Schumpeter has an interesting article in the Economist of October 4th.
He challenges the, quite long standing, practice for senior managers to attend outward bound courses in order to develop their Leadership skills. He suggests there is no discernible benefit.
We would be interested in others’ views. Many years ago I directed the Developing Managerial Skills programme at Ashridge Business School and an outward bound exercise over a weekend was a key element. The feedback from participants was generally very favourable but, crucially, its success depended on the skills in guiding the quality of the feedback on the part of the behavioural tutor who led this part of the course,
Schumpeter argues that this type of activity is largely a waste of time. More bizarrely, he argues that ‘inward bound’ courses, where managers are required to study classical texts including possibly Thucydides’s hymn to Pericles, would be more effective. He quotes a number of examples of successful business leaders who studied Philosophy or Classics.

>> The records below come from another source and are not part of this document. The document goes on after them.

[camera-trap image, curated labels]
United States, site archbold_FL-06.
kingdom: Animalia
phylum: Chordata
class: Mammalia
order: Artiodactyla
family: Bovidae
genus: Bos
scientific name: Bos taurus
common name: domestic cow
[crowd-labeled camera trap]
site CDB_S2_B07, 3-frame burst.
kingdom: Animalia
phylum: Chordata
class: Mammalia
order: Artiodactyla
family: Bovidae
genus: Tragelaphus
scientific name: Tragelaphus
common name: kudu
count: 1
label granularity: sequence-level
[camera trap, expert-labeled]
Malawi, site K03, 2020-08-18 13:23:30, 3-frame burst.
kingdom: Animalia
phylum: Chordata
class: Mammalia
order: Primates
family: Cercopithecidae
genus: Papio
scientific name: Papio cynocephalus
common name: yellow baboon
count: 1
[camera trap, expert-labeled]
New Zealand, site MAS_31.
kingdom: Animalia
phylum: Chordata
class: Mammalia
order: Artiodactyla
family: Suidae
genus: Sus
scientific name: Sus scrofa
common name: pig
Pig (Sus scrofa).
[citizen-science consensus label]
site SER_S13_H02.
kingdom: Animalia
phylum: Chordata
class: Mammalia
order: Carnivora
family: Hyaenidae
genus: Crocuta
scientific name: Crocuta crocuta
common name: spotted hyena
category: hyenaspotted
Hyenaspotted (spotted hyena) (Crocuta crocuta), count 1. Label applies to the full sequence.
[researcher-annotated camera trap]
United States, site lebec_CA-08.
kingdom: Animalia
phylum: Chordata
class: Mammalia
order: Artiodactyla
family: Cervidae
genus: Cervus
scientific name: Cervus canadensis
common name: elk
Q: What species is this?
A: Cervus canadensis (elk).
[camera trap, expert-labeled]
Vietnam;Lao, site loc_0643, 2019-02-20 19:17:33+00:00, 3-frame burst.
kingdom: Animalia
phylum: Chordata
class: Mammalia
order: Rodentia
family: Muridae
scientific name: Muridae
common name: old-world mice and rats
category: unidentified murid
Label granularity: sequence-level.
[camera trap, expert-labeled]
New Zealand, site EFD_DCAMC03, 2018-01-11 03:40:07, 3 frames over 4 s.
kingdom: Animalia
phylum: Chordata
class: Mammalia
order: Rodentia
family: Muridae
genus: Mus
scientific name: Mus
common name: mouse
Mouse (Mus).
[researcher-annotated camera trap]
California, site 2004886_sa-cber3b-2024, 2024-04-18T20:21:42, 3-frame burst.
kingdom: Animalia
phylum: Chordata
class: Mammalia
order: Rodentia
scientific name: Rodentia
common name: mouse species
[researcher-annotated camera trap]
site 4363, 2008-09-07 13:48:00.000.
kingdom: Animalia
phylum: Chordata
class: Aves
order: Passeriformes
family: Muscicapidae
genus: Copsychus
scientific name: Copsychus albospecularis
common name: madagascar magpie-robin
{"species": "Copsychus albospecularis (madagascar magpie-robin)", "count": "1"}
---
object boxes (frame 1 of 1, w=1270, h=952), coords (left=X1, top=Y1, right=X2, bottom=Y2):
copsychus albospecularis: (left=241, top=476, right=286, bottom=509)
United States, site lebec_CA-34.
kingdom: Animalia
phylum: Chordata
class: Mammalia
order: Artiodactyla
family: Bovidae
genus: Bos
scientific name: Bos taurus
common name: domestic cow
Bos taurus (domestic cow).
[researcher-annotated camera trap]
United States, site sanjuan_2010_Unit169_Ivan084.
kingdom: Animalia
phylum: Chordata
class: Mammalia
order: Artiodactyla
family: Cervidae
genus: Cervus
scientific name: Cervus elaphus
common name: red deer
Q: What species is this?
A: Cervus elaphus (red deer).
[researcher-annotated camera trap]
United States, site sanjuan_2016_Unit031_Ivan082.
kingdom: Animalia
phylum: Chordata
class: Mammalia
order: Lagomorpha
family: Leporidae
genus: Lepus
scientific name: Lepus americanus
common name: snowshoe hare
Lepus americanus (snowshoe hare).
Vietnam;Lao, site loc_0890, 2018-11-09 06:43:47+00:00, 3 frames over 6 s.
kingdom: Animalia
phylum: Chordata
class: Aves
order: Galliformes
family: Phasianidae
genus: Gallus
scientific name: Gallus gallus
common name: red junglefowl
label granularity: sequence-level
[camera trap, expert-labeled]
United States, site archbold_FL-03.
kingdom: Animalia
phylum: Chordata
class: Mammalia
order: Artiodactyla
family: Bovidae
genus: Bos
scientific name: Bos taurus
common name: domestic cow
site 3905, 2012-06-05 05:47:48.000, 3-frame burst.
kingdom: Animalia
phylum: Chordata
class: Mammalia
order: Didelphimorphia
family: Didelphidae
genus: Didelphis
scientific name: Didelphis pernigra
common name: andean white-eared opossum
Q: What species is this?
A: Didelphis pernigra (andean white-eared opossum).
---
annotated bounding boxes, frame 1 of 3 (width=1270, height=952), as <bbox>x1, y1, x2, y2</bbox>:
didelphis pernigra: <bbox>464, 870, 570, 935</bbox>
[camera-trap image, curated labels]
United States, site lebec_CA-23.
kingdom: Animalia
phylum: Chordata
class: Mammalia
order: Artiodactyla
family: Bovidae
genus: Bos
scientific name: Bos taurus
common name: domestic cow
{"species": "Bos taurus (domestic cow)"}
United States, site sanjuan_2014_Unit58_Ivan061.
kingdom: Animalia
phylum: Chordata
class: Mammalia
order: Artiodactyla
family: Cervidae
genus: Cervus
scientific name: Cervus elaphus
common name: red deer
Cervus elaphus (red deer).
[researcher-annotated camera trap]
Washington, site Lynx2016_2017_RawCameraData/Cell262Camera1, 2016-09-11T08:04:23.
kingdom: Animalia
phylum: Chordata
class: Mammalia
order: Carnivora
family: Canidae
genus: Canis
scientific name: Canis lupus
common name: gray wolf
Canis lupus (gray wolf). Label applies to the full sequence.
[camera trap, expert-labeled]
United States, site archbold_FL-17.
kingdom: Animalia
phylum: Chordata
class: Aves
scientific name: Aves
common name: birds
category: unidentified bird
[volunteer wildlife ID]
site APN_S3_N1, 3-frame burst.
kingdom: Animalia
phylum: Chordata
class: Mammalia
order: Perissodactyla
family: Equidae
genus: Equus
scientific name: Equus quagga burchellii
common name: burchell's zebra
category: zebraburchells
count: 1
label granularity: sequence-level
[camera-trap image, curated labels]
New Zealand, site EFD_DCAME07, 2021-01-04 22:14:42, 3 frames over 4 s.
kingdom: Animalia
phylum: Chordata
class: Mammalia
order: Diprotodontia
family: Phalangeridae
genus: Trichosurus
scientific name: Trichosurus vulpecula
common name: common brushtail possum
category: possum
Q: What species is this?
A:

One suspects that Schumpeter himself has a degree in Classics.
The idea of providing time for business leaders to think deeply about the issues they face is a good one, and indeed this might be more productive than sending them on outward bound exercises with ill thought out objectives.
One further thought. One of the great leaders of recent times, lauded by many academics including those at Harvard Business School where he was invited to share his thoughts with students and faculty, is Alex Ferguson of Manchester United. It seems unlikely that Sir Alex read many of the great classical texts.